## GIVEN PROBLEM
Could you print every record below exactly as it appears?

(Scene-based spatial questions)
═══
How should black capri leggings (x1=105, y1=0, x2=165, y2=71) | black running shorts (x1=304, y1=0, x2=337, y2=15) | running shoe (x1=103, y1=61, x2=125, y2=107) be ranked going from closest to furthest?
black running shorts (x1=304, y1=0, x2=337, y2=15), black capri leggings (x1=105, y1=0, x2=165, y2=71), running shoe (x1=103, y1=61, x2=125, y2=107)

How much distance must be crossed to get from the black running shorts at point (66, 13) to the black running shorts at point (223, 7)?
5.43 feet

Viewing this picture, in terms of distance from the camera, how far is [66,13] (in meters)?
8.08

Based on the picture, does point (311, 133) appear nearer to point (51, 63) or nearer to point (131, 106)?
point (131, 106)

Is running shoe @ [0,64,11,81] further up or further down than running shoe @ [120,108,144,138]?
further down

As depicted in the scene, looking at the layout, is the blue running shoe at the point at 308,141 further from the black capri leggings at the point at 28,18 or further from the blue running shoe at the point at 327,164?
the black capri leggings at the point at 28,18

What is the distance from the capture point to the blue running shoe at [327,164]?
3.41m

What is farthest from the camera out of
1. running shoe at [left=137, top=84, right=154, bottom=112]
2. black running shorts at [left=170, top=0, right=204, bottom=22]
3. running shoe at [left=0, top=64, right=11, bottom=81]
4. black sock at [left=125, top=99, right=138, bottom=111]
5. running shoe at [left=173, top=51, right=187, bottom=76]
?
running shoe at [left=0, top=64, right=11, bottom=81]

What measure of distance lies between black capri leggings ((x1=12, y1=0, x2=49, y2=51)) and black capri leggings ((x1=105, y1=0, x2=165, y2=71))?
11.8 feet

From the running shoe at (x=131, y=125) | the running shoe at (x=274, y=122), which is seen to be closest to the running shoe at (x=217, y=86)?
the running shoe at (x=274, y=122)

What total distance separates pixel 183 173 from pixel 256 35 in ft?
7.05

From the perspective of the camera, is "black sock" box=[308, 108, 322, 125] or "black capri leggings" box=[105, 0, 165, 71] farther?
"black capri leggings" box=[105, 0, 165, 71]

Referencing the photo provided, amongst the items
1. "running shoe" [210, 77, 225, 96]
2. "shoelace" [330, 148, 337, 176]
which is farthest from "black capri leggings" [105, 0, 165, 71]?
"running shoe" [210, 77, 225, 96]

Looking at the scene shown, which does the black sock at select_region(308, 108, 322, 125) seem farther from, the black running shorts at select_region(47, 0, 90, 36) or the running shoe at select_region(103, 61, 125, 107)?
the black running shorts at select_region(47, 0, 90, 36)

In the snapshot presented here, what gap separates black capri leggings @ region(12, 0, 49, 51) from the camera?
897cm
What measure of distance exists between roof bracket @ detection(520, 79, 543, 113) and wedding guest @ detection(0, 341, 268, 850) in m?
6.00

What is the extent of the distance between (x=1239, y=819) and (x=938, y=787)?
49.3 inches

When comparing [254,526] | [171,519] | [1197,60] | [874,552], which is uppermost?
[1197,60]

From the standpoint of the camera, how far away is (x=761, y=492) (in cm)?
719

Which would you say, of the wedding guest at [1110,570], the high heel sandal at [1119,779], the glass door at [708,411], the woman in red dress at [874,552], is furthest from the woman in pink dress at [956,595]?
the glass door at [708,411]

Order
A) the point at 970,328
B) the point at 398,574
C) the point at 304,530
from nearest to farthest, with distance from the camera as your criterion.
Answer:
═══
## EXERCISE SOLUTION
How should black capri leggings (x1=105, y1=0, x2=165, y2=71) | black running shorts (x1=304, y1=0, x2=337, y2=15) | running shoe (x1=103, y1=61, x2=125, y2=107) be ranked going from closest to furthest?
black running shorts (x1=304, y1=0, x2=337, y2=15), black capri leggings (x1=105, y1=0, x2=165, y2=71), running shoe (x1=103, y1=61, x2=125, y2=107)

How much distance must be crossed to get from the black running shorts at point (66, 13) to the black running shorts at point (223, 7)?
5.43 feet

Viewing this picture, in terms of distance from the camera, how far is [66,13] (in meters)?
8.08

Based on the picture, does point (311, 133) appear nearer to point (51, 63) or nearer to point (131, 106)?
point (131, 106)

Is running shoe @ [0,64,11,81] further up or further down than running shoe @ [120,108,144,138]?
further down

As depicted in the scene, looking at the layout, is the blue running shoe at the point at 308,141 further from the black capri leggings at the point at 28,18 or further from the blue running shoe at the point at 327,164?
the black capri leggings at the point at 28,18

What is the distance from the capture point to the blue running shoe at [327,164]?
3.41m

What is farthest from the camera out of
1. running shoe at [left=137, top=84, right=154, bottom=112]
2. black running shorts at [left=170, top=0, right=204, bottom=22]
3. running shoe at [left=0, top=64, right=11, bottom=81]
4. black sock at [left=125, top=99, right=138, bottom=111]
5. running shoe at [left=173, top=51, right=187, bottom=76]
?
running shoe at [left=0, top=64, right=11, bottom=81]

What measure of distance lies between black capri leggings ((x1=12, y1=0, x2=49, y2=51)) and black capri leggings ((x1=105, y1=0, x2=165, y2=71))?
11.8 feet

From the running shoe at (x=131, y=125) | the running shoe at (x=274, y=122), which is seen to be closest to the running shoe at (x=217, y=86)?
the running shoe at (x=274, y=122)

What total distance separates pixel 183 173 from pixel 256 35 in ft?
7.05

From the perspective of the camera, is "black sock" box=[308, 108, 322, 125] or "black capri leggings" box=[105, 0, 165, 71] farther?
"black capri leggings" box=[105, 0, 165, 71]

Referencing the photo provided, amongst the items
1. "running shoe" [210, 77, 225, 96]
2. "shoelace" [330, 148, 337, 176]
which is farthest from "black capri leggings" [105, 0, 165, 71]?
"running shoe" [210, 77, 225, 96]

Looking at the scene shown, which does the black sock at select_region(308, 108, 322, 125) seem farther from, the black running shorts at select_region(47, 0, 90, 36) or the running shoe at select_region(103, 61, 125, 107)?
the black running shorts at select_region(47, 0, 90, 36)

In the snapshot presented here, what gap separates black capri leggings @ region(12, 0, 49, 51) from the camera?
897cm
What measure of distance exists between roof bracket @ detection(520, 79, 543, 113) and wedding guest @ detection(0, 341, 268, 850) in m?
6.00

What is the extent of the distance between (x=1239, y=819) and (x=938, y=787)?
49.3 inches

When comparing [254,526] | [171,519] | [1197,60] | [874,552], which is uppermost?
[1197,60]

From the standpoint of the camera, how far away is (x=761, y=492) (in cm)?
719

Which would you say, of the wedding guest at [1110,570], the high heel sandal at [1119,779], the glass door at [708,411], the woman in red dress at [874,552], is furthest from the woman in pink dress at [956,595]?
the glass door at [708,411]

Order
A) the point at 970,328
B) the point at 398,574
C) the point at 304,530
from nearest to farthest, with distance from the camera as your criterion.
Answer:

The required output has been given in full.